§ PROBLEM DETAILS
How many lines of the data below contain the word "from"? Reply with the number only.

§ MATERIAL SHOWN

━━━━━━━━━━

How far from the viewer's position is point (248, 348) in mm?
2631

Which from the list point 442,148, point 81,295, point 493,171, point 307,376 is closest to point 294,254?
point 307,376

━━━━━━━━━━

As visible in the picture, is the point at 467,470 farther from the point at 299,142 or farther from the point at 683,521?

━━━━━━━━━━

§ COMPLETE OUTPUT
3